(Supplied material Opens)

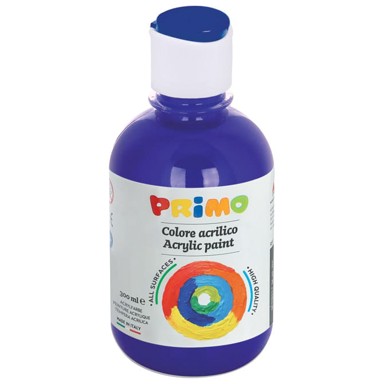 CMP Boja CMP.400TA300500 akrilna 300ml, plava ultramarin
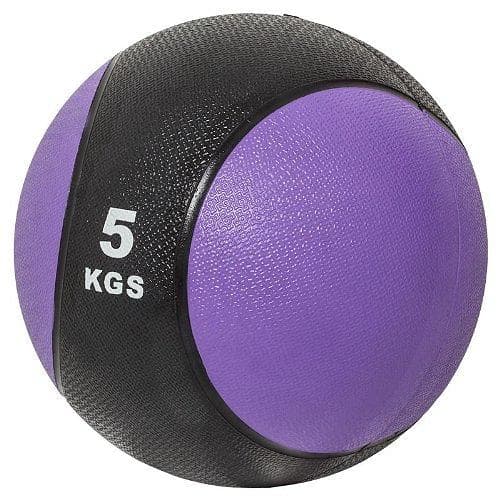 Gorilla Sports Medicinboll 5kg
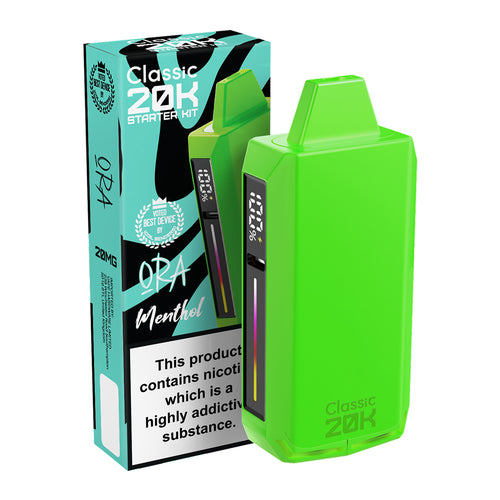 Menthol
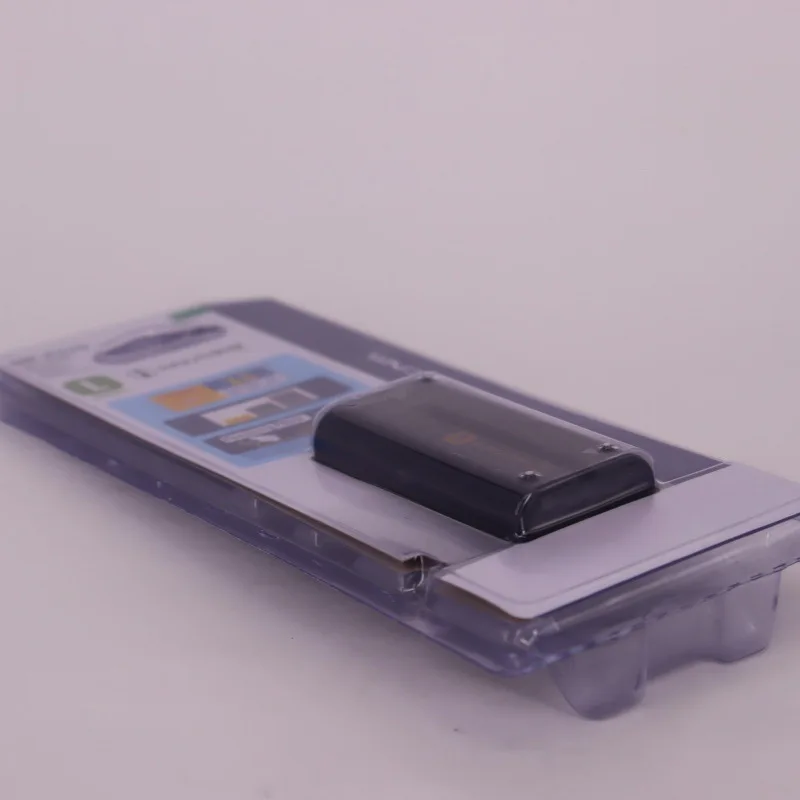 Bateria totalmente decodificada de 2100mAh NP-F570 para Sony FX1000E FX1E FX7E Z5E Z7E Potência de tempo de gravação longo para filmadora profissional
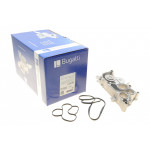 Помпа води Skoda Fabia/Octavia/VW Caddy/Golf/Passat/Seat 1.0/1.2/1.4TSI/1.6 12- (B/B) (6 лоп) 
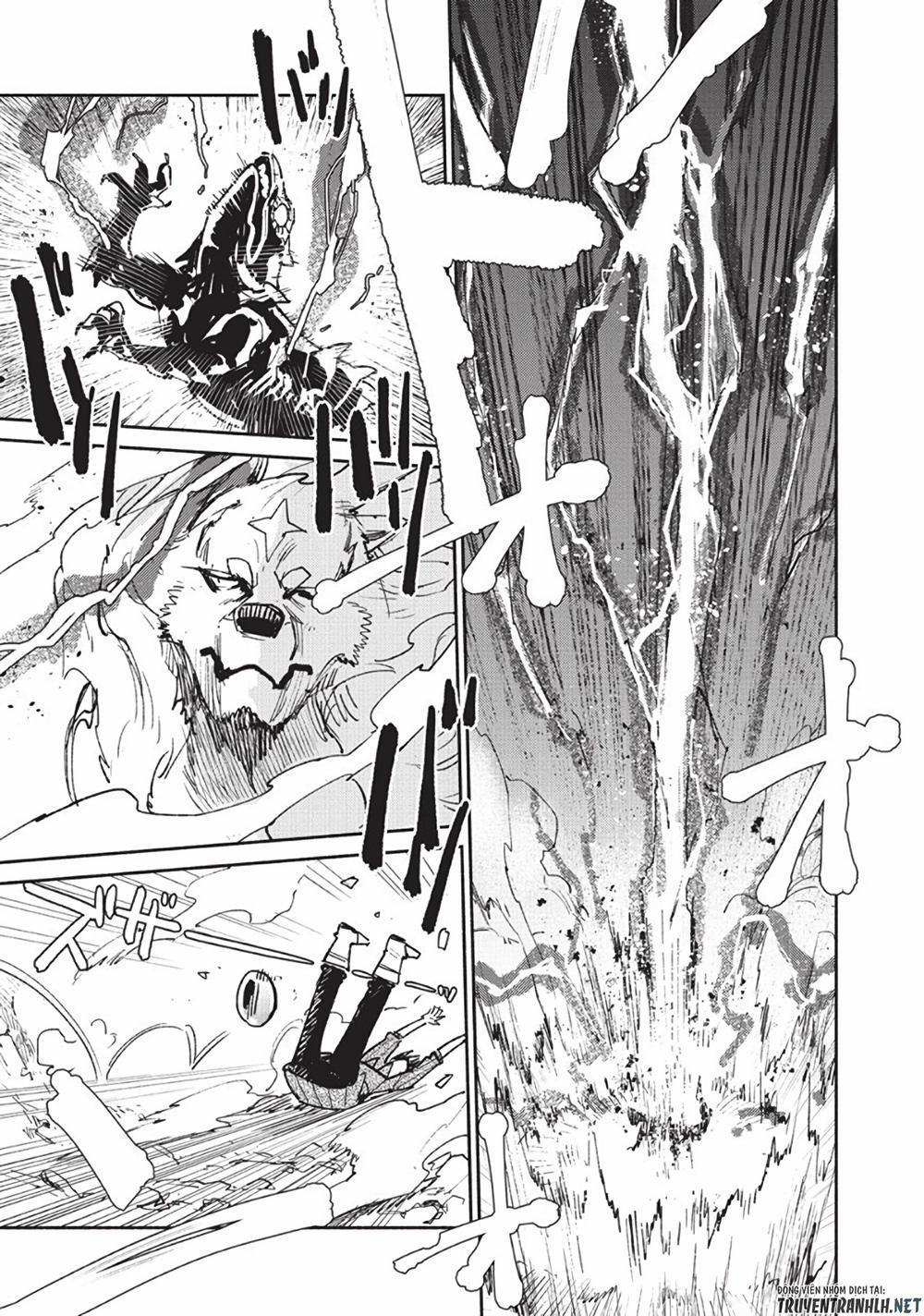 Tondemo Skill De Isekai Hourou Meshi 22 trang 7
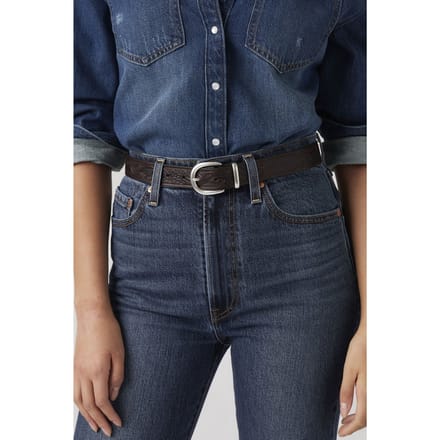 Levi's Phoebe Belt Taglia: 70 | Cinture Outlet | Donna
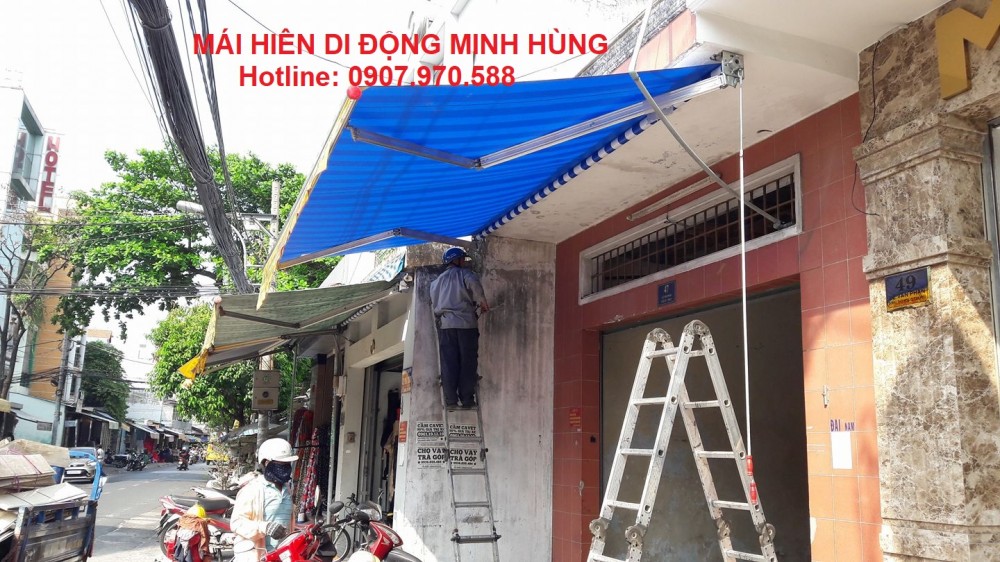 Lap bat che mai hien di dong quan 12 gia re tien dung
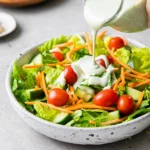 Babe's Chicken Salad Dressing Recipe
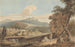Klassiek landschap - Alexander Monro — weergave van het kunstwerk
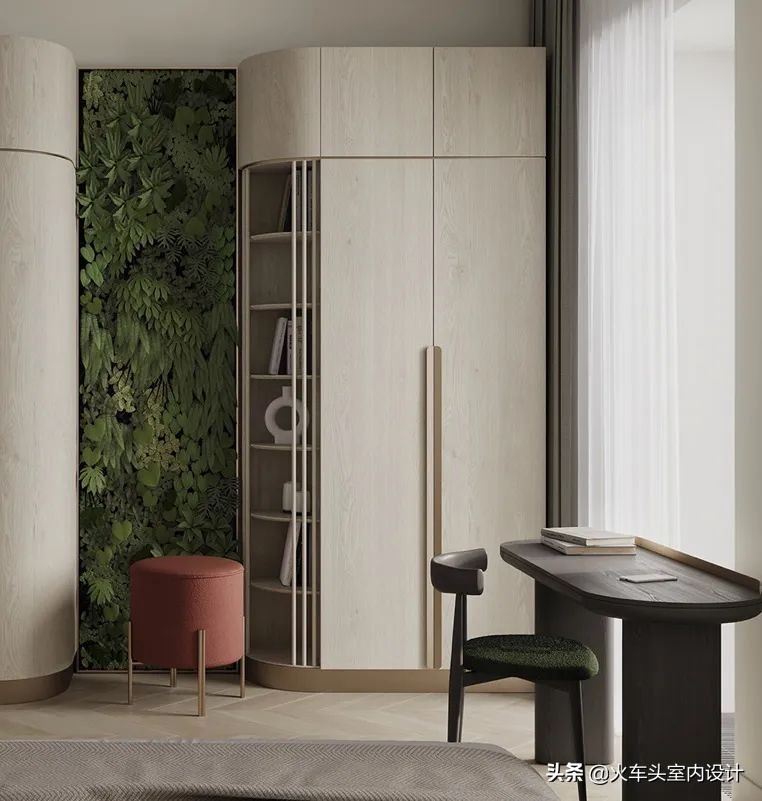 100款 · 居家办公空间设计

(Supplied material Closes)

◆ What the exercise asks: Beginning with the first line of the records, copy each line word for word and stop after the line containing "Помпа води Skoda". Leave the pictures out of your answer.

◆ Answer to this problem:
 CMP Boja CMP.400TA300500 akrilna 300ml, plava ultramarin
 Gorilla Sports Medicinboll 5kg
 Menthol
 Bateria totalmente decodificada de 2100mAh NP-F570 para Sony FX1000E FX1E FX7E Z5E Z7E Potência de tempo de gravação longo para filmadora profissional
 Помпа води Skoda Fabia/Octavia/VW Caddy/Golf/Passat/Seat 1.0/1.2/1.4TSI/1.6 12- (B/B) (6 лоп) 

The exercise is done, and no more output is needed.